BRICS: Necessity Or Wishful Thinking?

Strategic alliances are a basic tool for defending and fostering an organization’s targets,
strategies and such. Common sense in the business community, it also has become popular in the
political world to defend all kinds of ideas. Acronyms such as UNO (United Nations Organization),
ASEAN (Association of Southeast Asian Nations) and MERCOSUR (Mercado Común del Sur, or Southern
Common Market) are well-known.

In 2003, another acronym started to become prominent: BRIC. The acronym stands for Brazil,
Russia, India and China.

The term “BRIC” was first used in a financial report from Goldman Sachs, which speculated
that the four countries would comprise the global power in 2050 — or, in other words, they would
have more money than most of the current biggest

economic power states. The report stated that China and India would become the powerhouses of
production; and Brazil and

Russia, the major suppliers of the most important raw materials.

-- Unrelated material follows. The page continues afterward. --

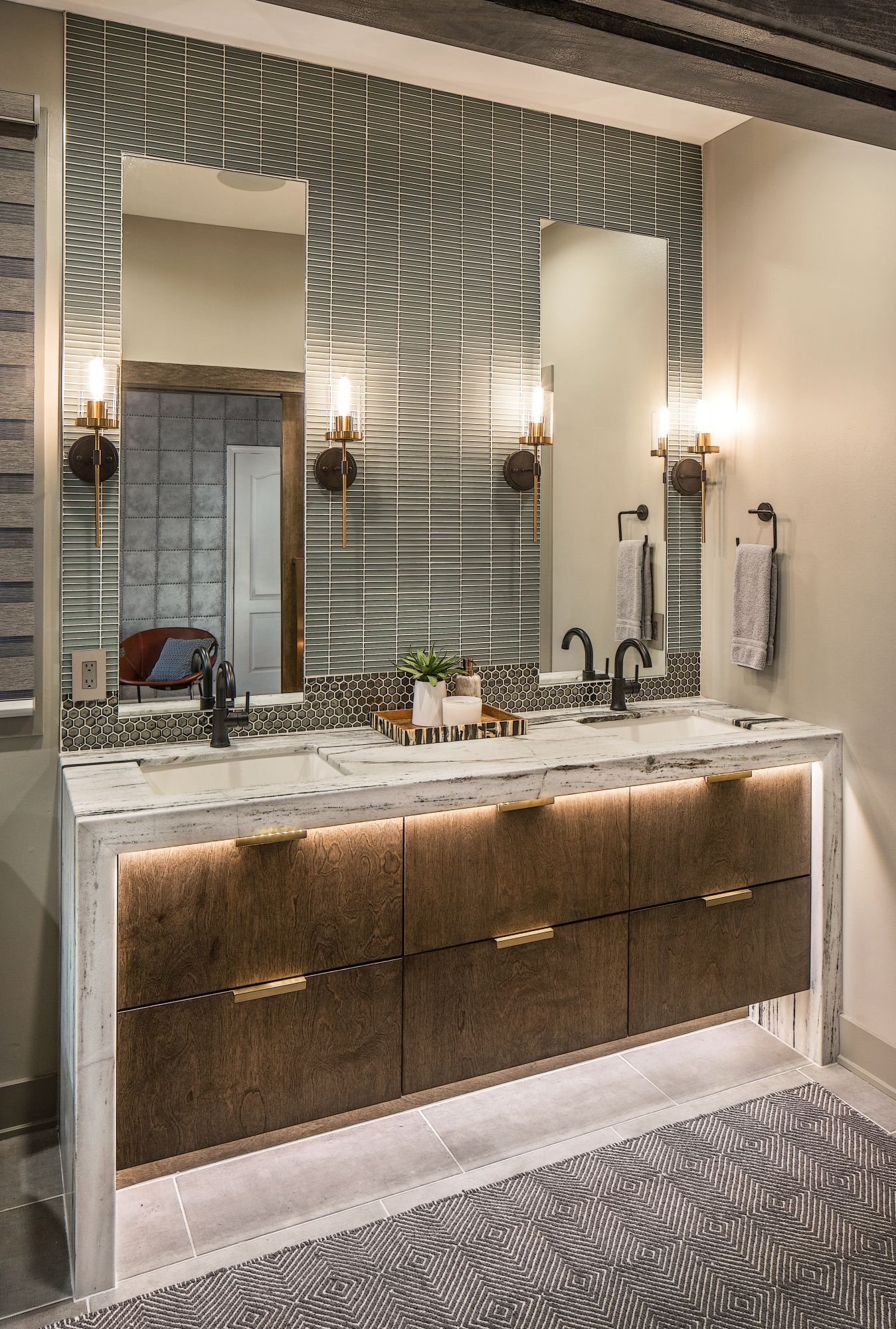 Modern bathroom vanity with marble countertop, large mirrors, wall sconces, and patterned tile walls and floor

The basic idea behind the BRIC group is to challenge traditional financial powers such as the
International Monetary Fund (IMF) and the World Bank. In 2010, another country joined the club and
the acronym added the letter “S” for South Africa, which is well-known for its rich natural
resources. So today, BRICS comprises five nations on four continents, representing nearly 45
percent of the global population and some 25 percent of the global economy. There is no historical
cohesion, but there are competing political and economical systems. Before the BRICS countries can
start to speak with one voice, they must tear down barriers and unify their controversial opinions
about many issues.

Another effort to challenge the traditional financial powers happened recently at the BRICS
summit in New Delhi, India: The BRICS member states agreed to found a development bank. This bank
should finance development projects and infrastructure plans in emerging countries. In their mutual
message, the BRICS members blamed the “rich countries” for the global financial crisis and said
those countries should reform the international institutions to include codetermination with the
emerging countries.

Time will tell whether the BRICS idea will stop being wishful thinking and start to be a
necessity. The next BRICS summit is scheduled to take place in South Africa in 2013.